For us, CCiC went far beyond information sharing. It illustrated both the present and the future of synthetic biology, emphasizing the power of cross-disciplinary integration and inclusivity, encouraging students to be contributors rather than mere learners, and demonstrating that the fusion of automation, artificial intelligence, and ethical responsibility will be key to advancing this field. CCiC was not just a platform for presentation—it was a call to action: to build projects that are not only scientifically sound but also socially responsible and globally relevant.
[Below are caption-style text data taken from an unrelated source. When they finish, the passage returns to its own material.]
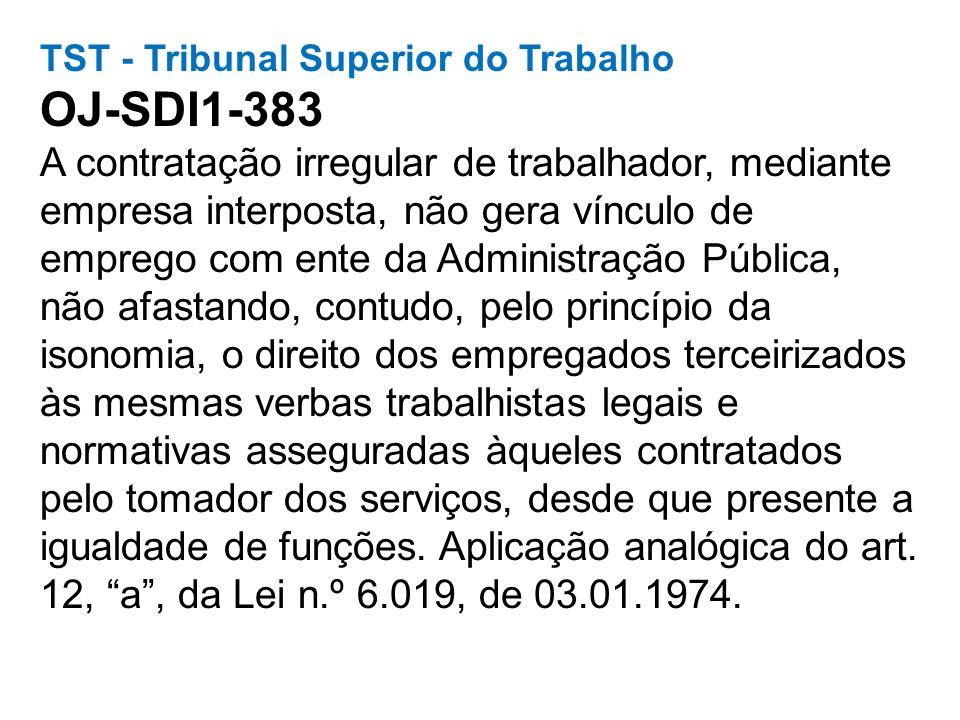 TST - Tribunal Superior do Trabalho OJ-SDI1-383 A contratação irregular de trabalhador, mediante empresa interposta, não gera vínculo de emprego com e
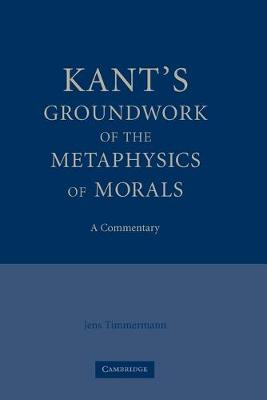 Kant's Groundwork of the Metaphysics of Morals by Jens Timmermann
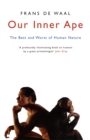 Our Inner Ape : The Best And Worst Of Human Nature - eBook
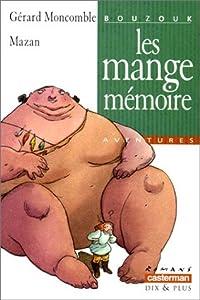"""Afficher """"Bouzouk n° 1 Les mange-mémoire"""""""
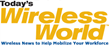 TodaysWirelessWorld.com delivers news, educational information, and advice about the wireless industry to assist with workforce mobilization across a range of industries and sectors.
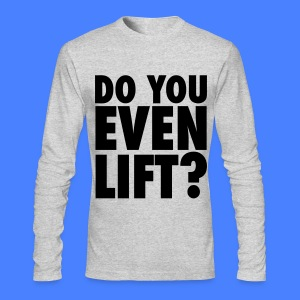 Do You Even Lift? Long Sleeve Shirts - Men's Long Sleeve T-Shirt by Next Level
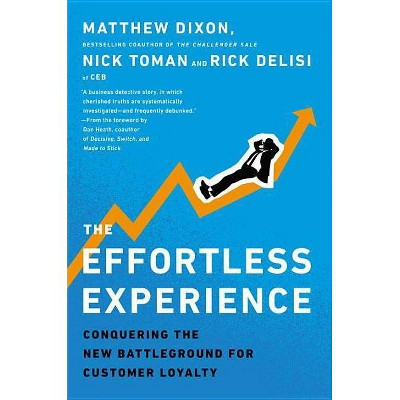 The Effortless Experience - by  Matthew Dixon & Nick Toman & Rick Delisi (Hardcover)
Bioreactor Engineering Conference
Unlike CCiC, which focused broadly on synthetic biology and its societal implications, the Bioreactor Engineering Conference emphasized the technological backbone required to transform laboratory-scale research into scalable applications. Cutting-edge talks on process intensification, continuous bioprocessing, and digital twin technologies showcased how modern bioreactors enable precise control of cell growth, metabolite production, and system safety. For our engineered probiotic strain, scalability and biocontainment are essential for future application. This conference exposed us to industrial strategies for safe scale-up and gave us new perspectives on how to align our design with manufacturing needs. While we remain in the research stage, these insights helped us imagine the translational pathway from bench to industry, reminding us that innovation must be paired with robust production processes to be impactful in real-world healthcare.
Conclusion
Through a series of multi-layered communication activities—including academic exchanges with universities, participation in international conferences, and dialogues with industry experts—we built a dynamic bridge between our project and the broader community. University exchanges provided us with peer feedback and fresh perspectives, helping us refine both our technical design and presentation skills. Meanwhile, CCiC and the Bioreactor Engineering Conference offered complementary insights: the former highlighted the societal responsibilities and ethical dimensions of synthetic biology, while the latter emphasized the technological foundations needed for safe scale-up and industrial translation.
Together, these efforts created a two-way process: while we shared the vision of engineered probiotics with diverse audiences, we also absorbed practical, real-world insights that shaped our project into a design that is scientifically rigorous, socially responsive, and industrially feasible. In this sense, communication was not an add-on, but a core driving force throughout our journey.